The agreement was curious in a number of ways, including the way it was rushed through City Council without a committee hearing and ultimately won approval a week before Mayor Bob Filner’s inauguration.
Jim Barwick, director of the city’s real estate assets division, said the rushed treatment was crucial so Evans could secure low interest rates, though rates aren’t likely to rise by January or February, when the item would have come up for a vote if it had gone through the land use and housing committee.
But even if swift action was required to lock in interest rates, it’s not clear why that would be a good reason to expedite the legislative process. Nor is it clear what the rates have to do with the lease itself.
A few weeks ago, Evans got a new 40-year lease — a 21-year extension that nominally raised his roughly $1 million base rent per year, which increases based on the resort’s profitability. He’s also now paying $2.1 million over the lease term, in addition to his annual rent, in exchange for the pre-emptive lease extension.
So far, that’s the only action the City Council has taken.
The agreement does include language guaranteeing Evans yet another new lease if he gets a major renovation project approved at some point in the next 10 years, but that isn’t likely to happen anytime soon — if at all.

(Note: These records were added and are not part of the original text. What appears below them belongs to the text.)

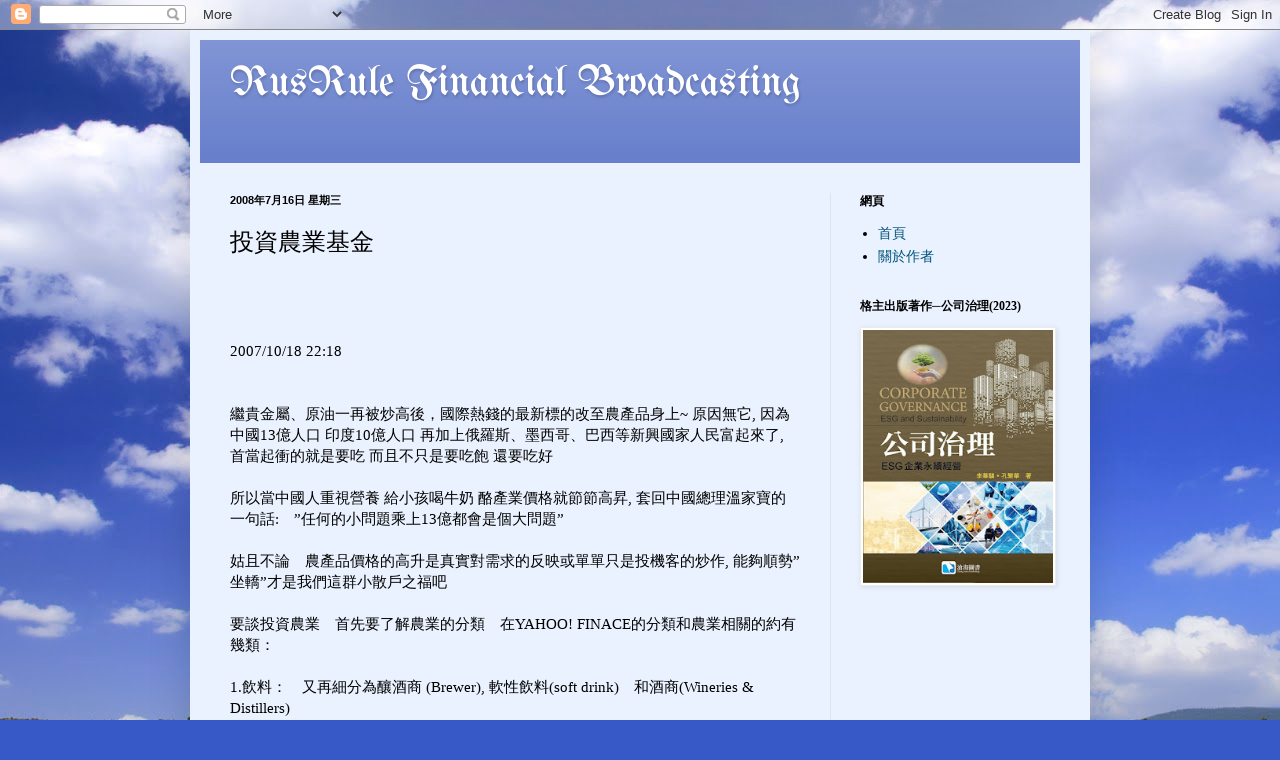

--- FILE ---
content_type: text/html; charset=UTF-8
request_url: http://www.rusrule.com/b/stats?style=BLACK_TRANSPARENT&timeRange=ALL_TIME&token=APq4FmBFtrf-Sv4-DMmMnbhfi3wbGpA5bAnhEEG91p2rU4sX81v5vPKMwL1D_34Nc1e8Ij0BZP-gQRoRExPQdHJCCvqDJUVSoQ
body_size: 259
content:
{"total":4060980,"sparklineOptions":{"backgroundColor":{"fillOpacity":0.1,"fill":"#000000"},"series":[{"areaOpacity":0.3,"color":"#202020"}]},"sparklineData":[[0,26],[1,18],[2,18],[3,15],[4,17],[5,14],[6,14],[7,37],[8,56],[9,42],[10,25],[11,10],[12,12],[13,17],[14,12],[15,59],[16,100],[17,96],[18,28],[19,9],[20,9],[21,14],[22,16],[23,39],[24,9],[25,10],[26,11],[27,8],[28,12],[29,2]],"nextTickMs":85714}

--- FILE ---
content_type: text/html; charset=utf-8
request_url: https://www.google.com/recaptcha/api2/aframe
body_size: 269
content:
<!DOCTYPE HTML><html><head><meta http-equiv="content-type" content="text/html; charset=UTF-8"></head><body><script nonce="JGXxUHdCOU8SkvBrAbpdYQ">/** Anti-fraud and anti-abuse applications only. See google.com/recaptcha */ try{var clients={'sodar':'https://pagead2.googlesyndication.com/pagead/sodar?'};window.addEventListener("message",function(a){try{if(a.source===window.parent){var b=JSON.parse(a.data);var c=clients[b['id']];if(c){var d=document.createElement('img');d.src=c+b['params']+'&rc='+(localStorage.getItem("rc::a")?sessionStorage.getItem("rc::b"):"");window.document.body.appendChild(d);sessionStorage.setItem("rc::e",parseInt(sessionStorage.getItem("rc::e")||0)+1);localStorage.setItem("rc::h",'1769395705589');}}}catch(b){}});window.parent.postMessage("_grecaptcha_ready", "*");}catch(b){}</script></body></html>

--- FILE ---
content_type: text/javascript; charset=UTF-8
request_url: http://www.rusrule.com/2008/07/blog-post_2367.html?action=getFeed&widgetId=Feed1&widgetType=Feed&responseType=js&xssi_token=AOuZoY4_OzsDw5berNS8c-FadvxCd5my-g%3A1769395702387
body_size: 914
content:
try {
_WidgetManager._HandleControllerResult('Feed1', 'getFeed',{'status': 'ok', 'feed': {'entries': [{'title': '\u611f\u8b1d', 'link': 'http://www.rusrule.com/2009/02/blog-post_5.html?showComment\x3d1766133255663#c7452266436732773953', 'publishedDate': '2025-12-19T00:34:15.000-08:00', 'author': '\u76ca\u4e1e'}, {'title': '\u9109\u4ee3\u85aa\u6c34\u5728\u9019\u7bc7 http://www.rusrule.com/2014/12/blog-post....', 'link': 'http://www.rusrule.com/2009/02/blog-post_5.html?showComment\x3d1765857003588#c2831625751889048849', 'publishedDate': '2025-12-15T19:50:03.000-08:00', 'author': 'Rus Blog'}, {'title': '\u6700\u4e00\u958b\u59cb\u653e\u5230\u6211\u7684\u6700\u611b\u7684\u9023\u7d50\u4e5f\u5931\u6548\u4e86\u3002\u9084\u597d\u4f5c\u8005\u6709\u51fa\u66f8\uff0c\u641c\u5c0b\u4e00\u4e0b\u53c8\u56de\u4f86\u4e86\u3002\u6211\u8a18\u5f97\u5b98\u54e1\u85aa\u6c34\u77e5\u591a\u5c11\u61c9\u8a72\u662f\u6709\u63d0...', 'link': 'http://www.rusrule.com/2009/02/blog-post_5.html?showComment\x3d1765155294730#c1843812484868362175', 'publishedDate': '2025-12-07T16:54:54.000-08:00', 'author': '\u76ca\u4e1e'}, {'title': '\u56de\u4f86\u770b\u4e00\u4e0b\u820a\u6587\u7ae0\uff0c\u624d\u767c\u73fe\u6436\u6551\u570b\u5eab\u9019\u500b\u4f5c\u8005\uff0c\u73fe\u5728\u662f\u6c11\u773e\u9ee8\u7684\u5f35\u555f\u6977\u8036\u3002', 'link': 'http://www.rusrule.com/2009/02/blog-post_5.html?showComment\x3d1765155135788#c3648493924280118080', 'publishedDate': '2025-12-07T16:52:15.000-08:00', 'author': '\u76ca\u4e1e'}, {'title': '\u6bd4\u8f03\u50cf\u662f\u793e\u6703\u4fdd\u96aa\uff0c\u91cd\u9ede\u662f\u63d0\u9ad8\u793e\u6703\u6210\u54e1\u9762\u5c0d\u5065\u5eb7\u98a8\u96aa\u7684\u97cc\u6027\u3002\u6539\u9769\u7576\u7136\u5f88\u96e3\uff0c\u90fd\u53ea\u80fd\u5077\u5077\u4f5c\uff0c\u50cf\u662f\u6700\u8fd1\u63d0\u9ad8\u81ea\u8ca0...', 'link': 'http://www.rusrule.com/2025/11/blog-post.html?showComment\x3d1764274789753#c6154835028482644197', 'publishedDate': '2025-11-27T12:19:49.000-08:00', 'author': 'JC'}], 'title': 'RusRule Financial Broadcasting'}});
} catch (e) {
  if (typeof log != 'undefined') {
    log('HandleControllerResult failed: ' + e);
  }
}
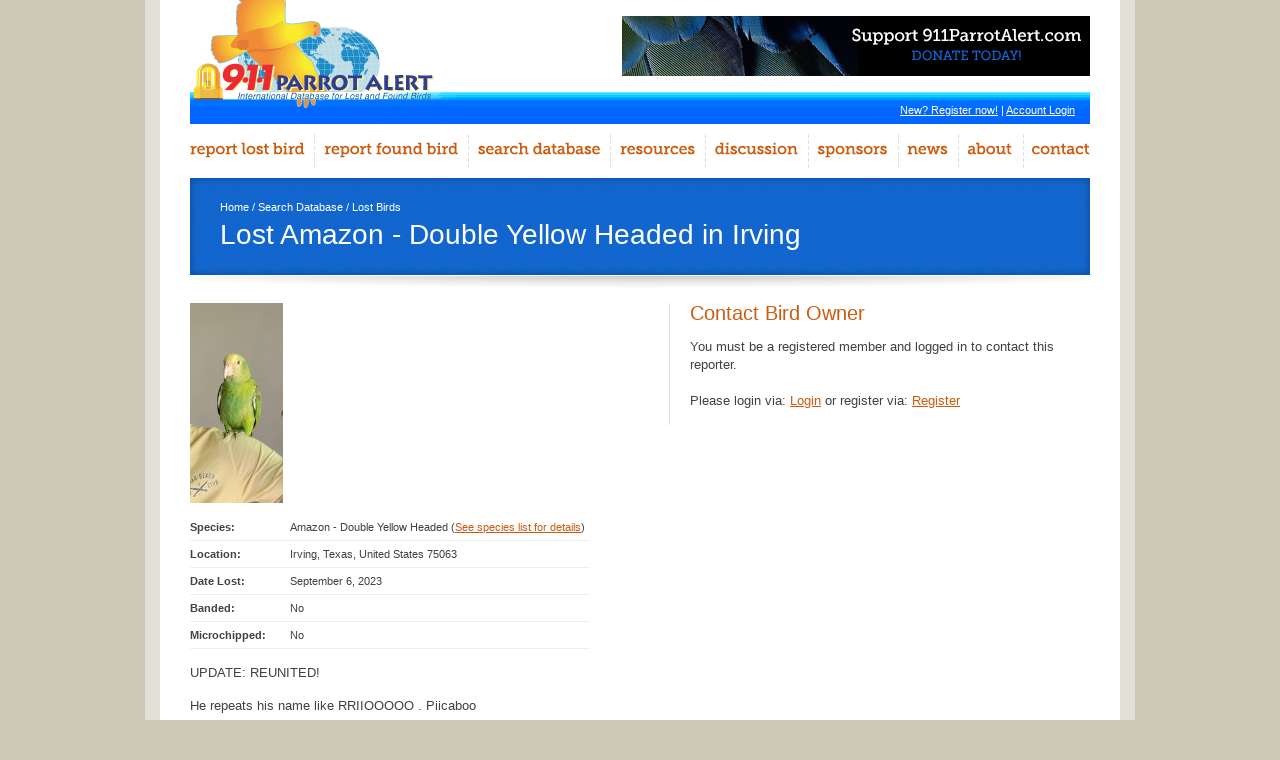

--- FILE ---
content_type: text/html; charset=utf-8
request_url: https://www.google.com/recaptcha/api2/aframe
body_size: -86
content:
<!DOCTYPE HTML><html><head><meta http-equiv="content-type" content="text/html; charset=UTF-8"></head><body><script nonce="16C9DU6d3w6ndX4tbYJjqw">/** Anti-fraud and anti-abuse applications only. See google.com/recaptcha */ try{var clients={'sodar':'https://pagead2.googlesyndication.com/pagead/sodar?'};window.addEventListener("message",function(a){try{if(a.source===window.parent){var b=JSON.parse(a.data);var c=clients[b['id']];if(c){var d=document.createElement('img');d.src=c+b['params']+'&rc='+(localStorage.getItem("rc::a")?sessionStorage.getItem("rc::b"):"");window.document.body.appendChild(d);sessionStorage.setItem("rc::e",parseInt(sessionStorage.getItem("rc::e")||0)+1);localStorage.setItem("rc::h",'1768740044465');}}}catch(b){}});window.parent.postMessage("_grecaptcha_ready", "*");}catch(b){}</script></body></html>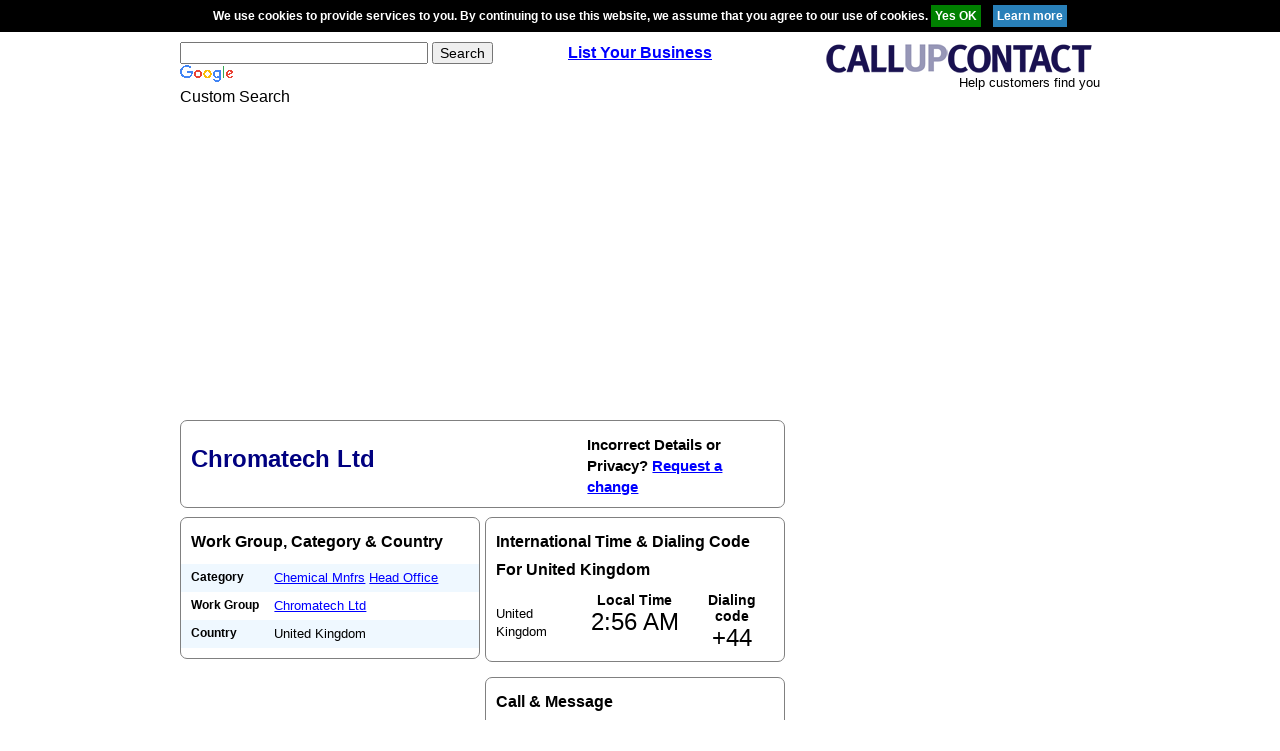

--- FILE ---
content_type: text/html; charset=utf-8
request_url: https://www.google.com/recaptcha/api2/aframe
body_size: 119
content:
<!DOCTYPE HTML><html><head><meta http-equiv="content-type" content="text/html; charset=UTF-8"></head><body><script nonce="ujiu7o15K5RHuwM-jYHUaA">/** Anti-fraud and anti-abuse applications only. See google.com/recaptcha */ try{var clients={'sodar':'https://pagead2.googlesyndication.com/pagead/sodar?'};window.addEventListener("message",function(a){try{if(a.source===window.parent){var b=JSON.parse(a.data);var c=clients[b['id']];if(c){var d=document.createElement('img');d.src=c+b['params']+'&rc='+(localStorage.getItem("rc::a")?sessionStorage.getItem("rc::b"):"");window.document.body.appendChild(d);sessionStorage.setItem("rc::e",parseInt(sessionStorage.getItem("rc::e")||0)+1);localStorage.setItem("rc::h",'1768964180554');}}}catch(b){}});window.parent.postMessage("_grecaptcha_ready", "*");}catch(b){}</script></body></html>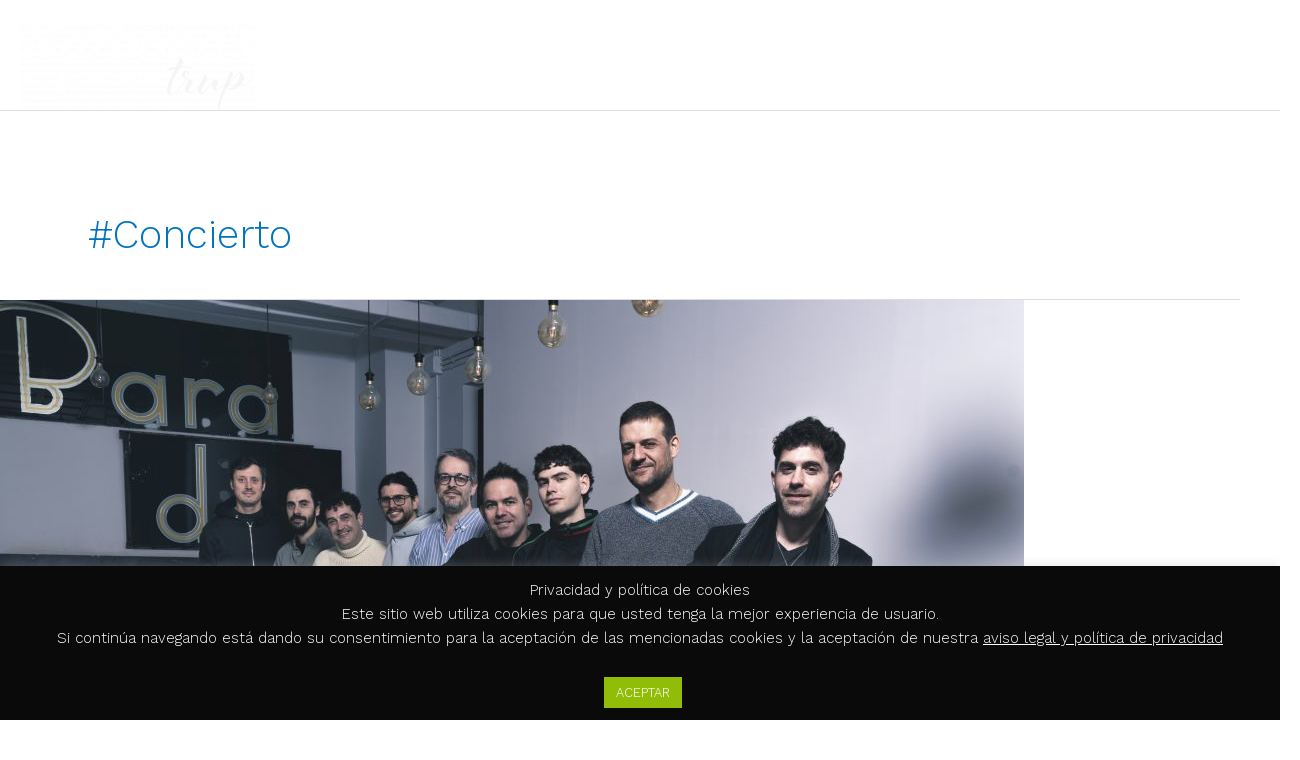

--- FILE ---
content_type: text/css
request_url: https://narbonastrup.com/wp-content/uploads/elementor/css/post-398.css?ver=1769962691
body_size: 863
content:
.elementor-398 .elementor-element.elementor-element-84e34d4 > .elementor-container > .elementor-column > .elementor-widget-wrap{align-content:center;align-items:center;}.elementor-398 .elementor-element.elementor-element-84e34d4 .elementor-repeater-item-6c1c73f.jet-parallax-section__layout .jet-parallax-section__image{background-size:auto;}.elementor-398 .elementor-element.elementor-element-3303551{text-align:center;}.elementor-398 .elementor-element.elementor-element-3303551 .elementor-heading-title{font-family:"Abril Fatface", Sans-serif;font-size:3rem;font-weight:600;font-style:normal;line-height:1.4em;letter-spacing:2px;color:#ffffff;}.elementor-398 .elementor-element.elementor-element-20cbb5b{--grid-template-columns:repeat(0, auto);--icon-size:36px;--grid-column-gap:15px;--grid-row-gap:0px;}.elementor-398 .elementor-element.elementor-element-20cbb5b .elementor-widget-container{text-align:center;}.elementor-398 .elementor-element.elementor-element-20cbb5b > .elementor-widget-container{margin:50px 0px 50px 0px;}.elementor-398 .elementor-element.elementor-element-20cbb5b .elementor-social-icon{background-color:rgba(12,12,12,0);--icon-padding:0.5em;border-style:solid;border-width:2px 0px 1px 0px;border-color:rgba(0,0,0,0);}.elementor-398 .elementor-element.elementor-element-20cbb5b .elementor-social-icon i{color:#f7f7f7;}.elementor-398 .elementor-element.elementor-element-20cbb5b .elementor-social-icon svg{fill:#f7f7f7;}.elementor-398 .elementor-element.elementor-element-20cbb5b .elementor-icon{border-radius:0px 0px 0px 0px;}.elementor-398 .elementor-element.elementor-element-20cbb5b .elementor-social-icon:hover{background-color:rgba(255,219,219,0.19);border-color:#55c6a8;}.elementor-398 .elementor-element.elementor-element-20cbb5b .elementor-social-icon:hover i{color:#eeeeee;}.elementor-398 .elementor-element.elementor-element-20cbb5b .elementor-social-icon:hover svg{fill:#eeeeee;}.elementor-398 .elementor-element.elementor-element-5acb3f3 > .elementor-widget-container{margin:0px 0px 5px 0px;}.elementor-398 .elementor-element.elementor-element-5acb3f3{text-align:center;}.elementor-398 .elementor-element.elementor-element-5acb3f3 .elementor-heading-title{color:#FFFFFF;}.elementor-398 .elementor-element.elementor-element-84e34d4:not(.elementor-motion-effects-element-type-background), .elementor-398 .elementor-element.elementor-element-84e34d4 > .elementor-motion-effects-container > .elementor-motion-effects-layer{background-color:#000000;}.elementor-398 .elementor-element.elementor-element-84e34d4 > .elementor-background-overlay{background-color:#FFFFFF;background-image:url("https://narbonastrup.com/wp-content/uploads/2019/12/edward-cisneros-411006-unsplash-min-e1532944274840.jpg");background-repeat:no-repeat;opacity:0.36;mix-blend-mode:lighten;transition:background 0.3s, border-radius 0.3s, opacity 0.3s;}.elementor-398 .elementor-element.elementor-element-84e34d4{transition:background 0.3s, border 0.3s, border-radius 0.3s, box-shadow 0.3s;padding:50px 0px 0px 0px;}.elementor-398 .elementor-element.elementor-element-84e34d4 > .elementor-shape-top .elementor-shape-fill{fill:var( --e-global-color-6bb0621 );}.elementor-398 .elementor-element.elementor-element-84e34d4 > .elementor-shape-top svg{width:calc(100% + 1.3px);height:63px;}@media(max-width:767px){.elementor-398 .elementor-element.elementor-element-3303551 .elementor-heading-title{font-size:24px;}.elementor-398 .elementor-element.elementor-element-20cbb5b{--icon-size:18px;}.elementor-398 .elementor-element.elementor-element-84e34d4 > .elementor-background-overlay{background-position:-14px -519px;}.elementor-398 .elementor-element.elementor-element-84e34d4 > .elementor-shape-top svg{width:calc(204% + 1.3px);height:43px;}.elementor-398 .elementor-element.elementor-element-84e34d4{padding:4em 1em 1em 1em;}}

When Evans does propose a redevelopment, it will be subject to layers of public approval, and those agencies aren’t likely to cater their process to available interest rates. Once the project is approved, Evans will have a new 50-year lease to finance the project at whatever the market interest rate is at that time, not the one on the day the City Council approved his lease extension.
The city’s explanation is akin to saying you need to secure a college loan rate for your eighth-grade daughter.
“It’s the interest rate at the time of construction that matters,” said Mark Goldman, a real estate lecturer at San Diego State University.
But there is at least one situation in which today’s interest rate environment could be relevant to a lease extension.
If Evans or any business owner leasing San Diego property wanted to refinance his existing debt to take advantage of current interest rates, he’d need the ground lease on the property to be longer than his new mortgage. The new 40-year lease would allow him to refinance with a 30-year mortgage.
“As long as you’re already renegotiating the lease, you might as well get as much accomplished at that time for your long-range plans as you can,” Goldman said.
Even in that scenario, it’s unclear why the City Council would feel obligated to skirt its own process in order to help a tenant facilitate a debt refinance.
But that is moot here.
Just after the City Council approved the unorthodox agreement, Barwick explained that the convoluted nature of the deal was required because Evans didn’t have any existing debt on the property.
Neither Barwick nor Evans responded to requests for comment.
Evans also owns the Catamaran Resort Hotel & Spa and The Lodge at Torrey Pines and has headed a regional hotel association, sat on the Convention Center board and was part of a team tasked with dreaming up a financing plan to further expand the Convention Center. He opposed the plan the city selected before ultimately supporting it.